Colorado is a wealthy state.

It may be hard to believe right now because so many of us are feeling the strain. Costs are high. Many families are struggling to keep up. There is a growing sense of uncertainty about where the economy is headed.

But zoom out, and the bigger picture is clear. Colorado has enjoyed years of economic growth. Incomes here are higher than the national average. Our workforce is among the most educated in the country. By many measures, this is a state with strong fundamentals and significant resources.

So why does our state budget tell a completely different story?

The 2026 legislative session just ended, but the painful choices lawmakers made this year are a warning of what Colorado will continue to face unless we change course.

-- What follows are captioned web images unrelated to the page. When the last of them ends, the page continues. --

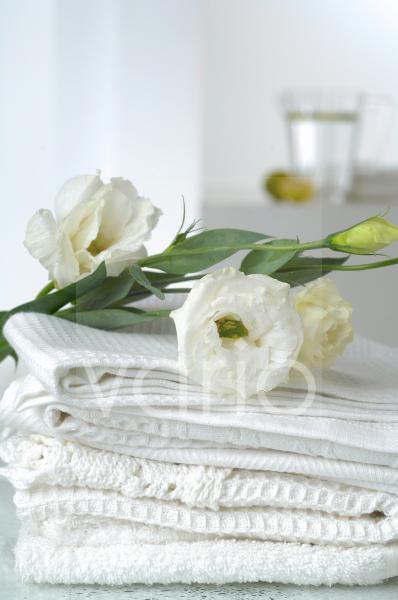 Waffel-Piqué Handtücher dekoriert mit Lisianthusblumen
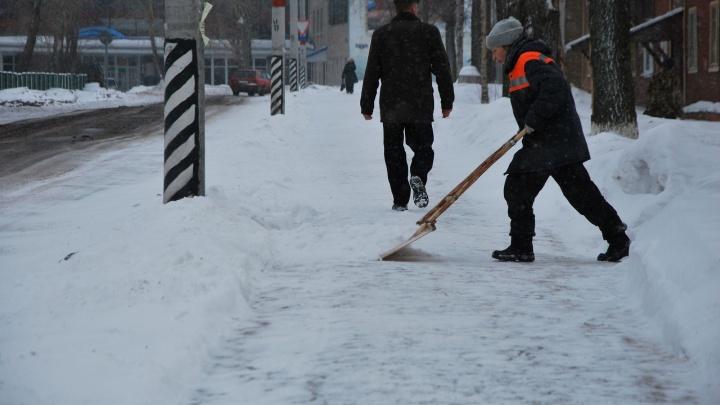 Заборы, ледяная корка и реагенты: о чем горожане спрашивали фирму, убирающую Архангельск от снега?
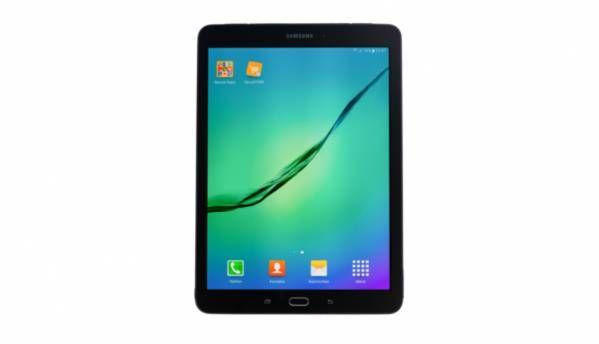 "BlackBerry, Samsung partner to create a ""spy-proof"" tablet"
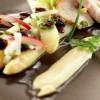 Spargelsalat mit Radieserl, Mayonnaise und Kalbssteak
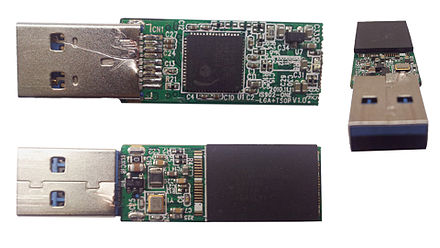 The internals of a 32 GB Toshiba USB 3.0 flash drive. The USB 3.0 standard is becoming increasingly popular. This drive has a write speed of 60 MB/s and a read speed of 120 MB/s, making it faster than the USB 2.0 standard. USB 3.0 Flash Drive PCB.jpg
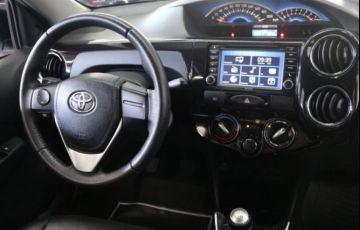Toyota Etios Platinum 1.5 16V Flex - Foto #6
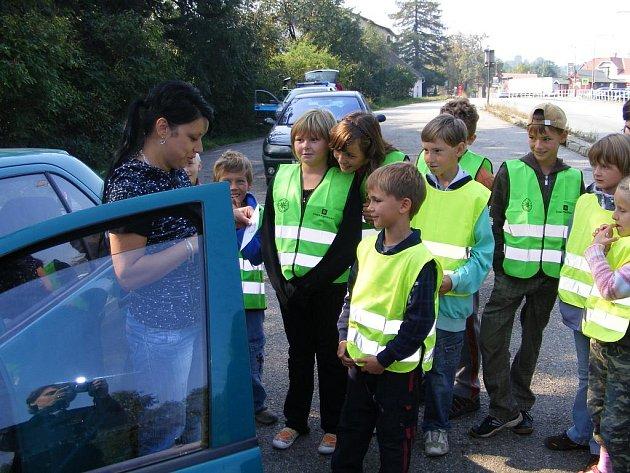 Školáci v Miličíně rozdávali řidičům usměvavá nebo zamračená autíčka.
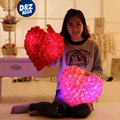 Criativo LED Colorido rosas casamento travesseiro coração AMOR travesseiro almofadas de pelúcia brinquedos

Lawmakers cut health care, education and other services families rely on, not because the need has disappeared, but because Colorado’s fiscal system makes it increasingly difficult to keep up with the basics.

We are often told this is inevitable, that the state’s budget challenges are the result of overspending and that the responsible response is for the government to tighten its belt.

But that is not the truth.

Colorado is experiencing a crisis of artificial scarcity. Our needs are growing. Costs are rising. But our ability to invest in those needs is locked behind the constraints of the Taxpayer’s Bill of Rights, or TABOR.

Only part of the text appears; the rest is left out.